Even with increased margins the stock was moving around so much that it could be worth 100 or 500 in a day. further for every long call, there is a short call. The numbers got too big and the volatility too high. think 3mm options represent 300mm shares on a stock moving 100 dollars in a few minutes: 30bn of notional risk. 5x the number of shares outstanding and no reasonable determination of what would be in the money or out of the money. Add to that the number of trades that are going on and the capital that has to be fronted with the clearing houses to support that.
Yes. If those big boys lose too much money in short sell positions, IB should margin call them and close all their positions.
The fact that robinhood needed to raise billions of dollars highlights the operational problems (vs the risk problems) the gme trading action caused.
Those short sellers may not have enough money to close their positions. As a result, IB needs to pay with IB money. I am just worried of its probability
Think of it as a margin call on the brokerage firm, not the individuals. The clearing requirements for Robinhood brokerage for settling up the last two days of customer trades depend on the net stock trades and the stock volatility, so you can see how if your customers buy a ton of GME, your normal brokerage capital won’t be enough. also, IB has tons of extra capital. They’re just being cautious and annoying.

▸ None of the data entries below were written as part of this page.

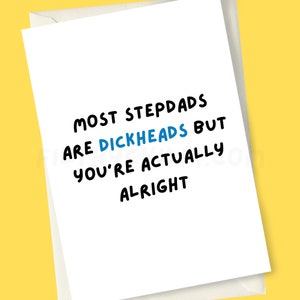 Funny Stepdad Card, Rude Birthday Card for Step Dad image 3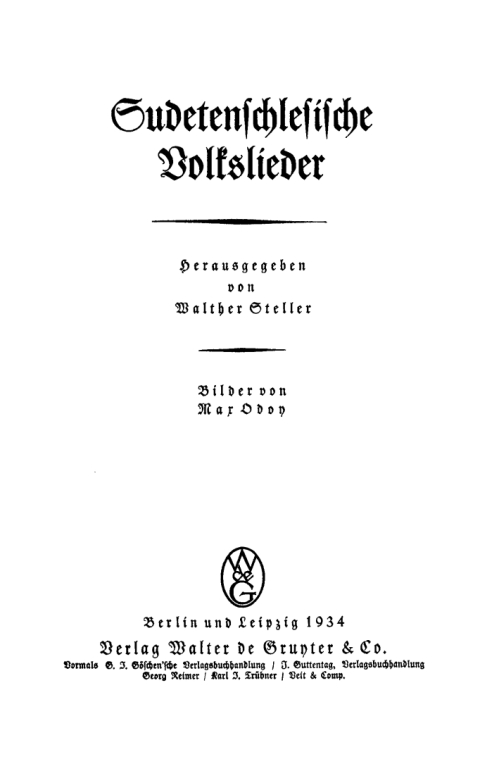 Cover image for book Sudetenschlesische Volkslieder
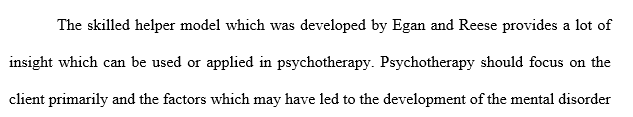 Discuss your impressions of this model in terms of its fit with your own ideas about how psychotherapy should work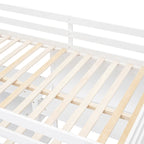 Full Size Loft Bed with Desk, 3-Tier Shelves and Writable Board, Wooden Storage Bed with Ladder and Guardrails for Safety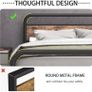 King Size Bed Metal Platform Bed Frame with Wood Headboard,Mattress Base,Metal Slat Support, Black and Brown/210X154 Image 4
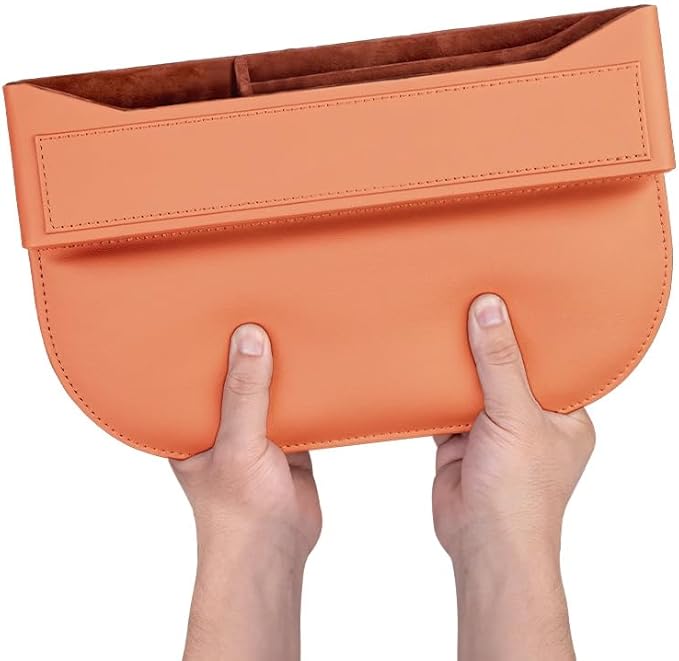 Car Seat Gap Filler Organizer for Mercedes-Benz CLK-Class/GLK-Class/M-Class/SLK-Class/X-Class,Car Front Seat Organizer Car Console Side Pocket with USB Charging Hole,B Ochre Brown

They would’ve already closed such positions as soon as there was margin risk. IB doesn’t have any problems instantly buying back shares for someone who shorted them. They even increased margin requirements to make sure that IB itself is protected. They also restricted trading in those stocks to protect themselves and therefore the customers, so there is zero risk for IB. That’s also the reason they’re bringing attention to the issue, explaining that volatile instruments are risky, while IB is always proactive and obsessed with managing risk. And btw, they do have a right to halt trading in securities since IB customers agree to this when opening an account. This also affects me negatively, but there are too many benefits of staying with IB, including their risk management. Though I may open an additional account with a different broker in the future, just to have more choices at times like this.
I think IB should have continued to allow trades that don't pose risk to the firm like long stock, long options, short cash covered puts, and short covered calls. I'm a little annoyed I was prevented from turning a short call into a short straddle on one of the blacklisted names, which is usually considered a derisking trade. Maybe I'm reading too much into TP's comments but I wouldn't be surprised if the SEC and clearing houses were hinting to brokers that they need to curtail the casino action, which I'd expect IB to be especially sensitive to given they're already in the SEC doghouse and have no influence in DC. JSOP, no options under your cash only markets scenario so no gamma squeeze. Liquidity providers have brokers too.
I am surprised nobody here identified the real problem, T+2. It's shocking that clearing houses still do not require performance bonds posted in their accounts for each member firm and that those member firms can only execute as much as the performance bond represents. The bond can be interest bearing. Any member firm should be required to not just hold those funds in their own bank's segregated accounts but directly with the clearing house. Or otherwise the clearing house should have direct access to those segregated funds. How it plays out in detail is something else but the concept is very simple. Why has this not happened. Particularly the US exchanges are incredibly antiquated when it comes to settlement and clearing technology.